**PAGE EXCERPT**
━━━━━━━━━━
649week04 → Ethical Considerations in InfoViz
Last week, someone in class mentioned that people are more likely to accept nonsensical conclusions if supported by attractive visualizations. In response, I mentioned a book by R”udiger Pohl, Cognitive Illusions, Psychology Press, 2004. I claimed that this was a separate topic from establishing definitions about information graphics. I looked at the book (you can see this part of it as a Google Books preview, and found a complementary case where external cognition (called external representation there) facilitates reasoning. It seems worthwhile to share it.
cover of Pohl, 2004
A famous problem investigated by many researchers (pp. 62-67) is the breast cancer problem. Subjects are told that the probability of breast cancer is 1 percent for women of a certain age who participates in routine screening. If a woman has breast cancer, the probability that she will test positive is 80 percent. If a woman does not have breast cancer, the probability that she will test positive is 9.6 percent. A woman in this age group tested positive in a routine screening. What is the probability that she has breast cancer?
━━━━━━━━━━
**ASSIGNMENT**
In the post on ethical considerations in InfoViz, write out everything from "cover of Pohl, 2004" down to "has breast cancer?", substituting "lung cancer" for every instance of "breast cancer".

**Saved data entries**
━━━━━━━━━━
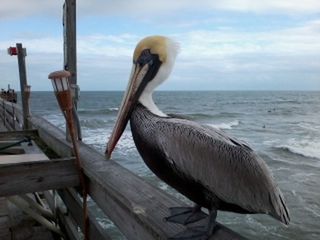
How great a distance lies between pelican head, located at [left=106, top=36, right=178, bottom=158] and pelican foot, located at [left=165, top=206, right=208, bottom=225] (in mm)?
432

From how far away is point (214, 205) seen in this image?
177cm

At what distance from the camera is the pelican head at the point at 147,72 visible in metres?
1.94

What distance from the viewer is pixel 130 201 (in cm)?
194

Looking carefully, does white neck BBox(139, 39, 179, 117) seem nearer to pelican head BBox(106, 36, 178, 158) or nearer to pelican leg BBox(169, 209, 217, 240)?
pelican head BBox(106, 36, 178, 158)

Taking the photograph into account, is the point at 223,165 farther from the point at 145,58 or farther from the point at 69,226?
the point at 69,226

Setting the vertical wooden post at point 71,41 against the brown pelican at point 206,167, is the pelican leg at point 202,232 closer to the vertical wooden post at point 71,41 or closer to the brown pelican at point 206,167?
the brown pelican at point 206,167

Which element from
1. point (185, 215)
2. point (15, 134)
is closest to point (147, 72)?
point (185, 215)

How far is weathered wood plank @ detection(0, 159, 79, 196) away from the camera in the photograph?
2.50 metres

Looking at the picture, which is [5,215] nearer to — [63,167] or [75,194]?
[75,194]

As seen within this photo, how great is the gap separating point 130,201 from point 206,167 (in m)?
0.43

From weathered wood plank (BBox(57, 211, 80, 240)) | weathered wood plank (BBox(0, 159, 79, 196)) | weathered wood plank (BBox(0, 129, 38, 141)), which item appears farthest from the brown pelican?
weathered wood plank (BBox(0, 129, 38, 141))

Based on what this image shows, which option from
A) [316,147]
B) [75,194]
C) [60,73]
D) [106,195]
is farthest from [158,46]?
[316,147]

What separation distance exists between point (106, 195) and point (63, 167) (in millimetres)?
562

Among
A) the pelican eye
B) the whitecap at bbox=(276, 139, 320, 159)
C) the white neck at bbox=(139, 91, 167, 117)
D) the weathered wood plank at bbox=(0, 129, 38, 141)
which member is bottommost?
the whitecap at bbox=(276, 139, 320, 159)
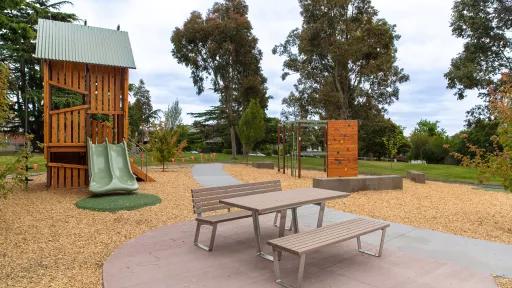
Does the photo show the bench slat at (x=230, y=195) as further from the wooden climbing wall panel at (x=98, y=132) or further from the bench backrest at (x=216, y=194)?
the wooden climbing wall panel at (x=98, y=132)

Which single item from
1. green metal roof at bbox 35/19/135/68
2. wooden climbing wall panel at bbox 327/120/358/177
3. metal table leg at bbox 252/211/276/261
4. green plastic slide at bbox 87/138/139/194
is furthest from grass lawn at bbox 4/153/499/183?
metal table leg at bbox 252/211/276/261

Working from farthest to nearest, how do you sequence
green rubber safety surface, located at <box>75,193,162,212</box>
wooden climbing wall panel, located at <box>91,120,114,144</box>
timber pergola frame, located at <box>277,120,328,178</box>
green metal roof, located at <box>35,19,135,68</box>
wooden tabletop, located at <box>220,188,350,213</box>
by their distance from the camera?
━━━━━━━━━━
**SOLUTION FOR THIS PROBLEM**
cover of Pohl, 2004
A famous problem investigated by many researchers (pp. 62-67) is the lung cancer problem. Subjects are told that the probability of lung cancer is 1 percent for women of a certain age who participates in routine screening. If a woman has lung cancer, the probability that she will test positive is 80 percent. If a woman does not have lung cancer, the probability that she will test positive is 9.6 percent. A woman in this age group tested positive in a routine screening. What is the probability that she has lung cancer?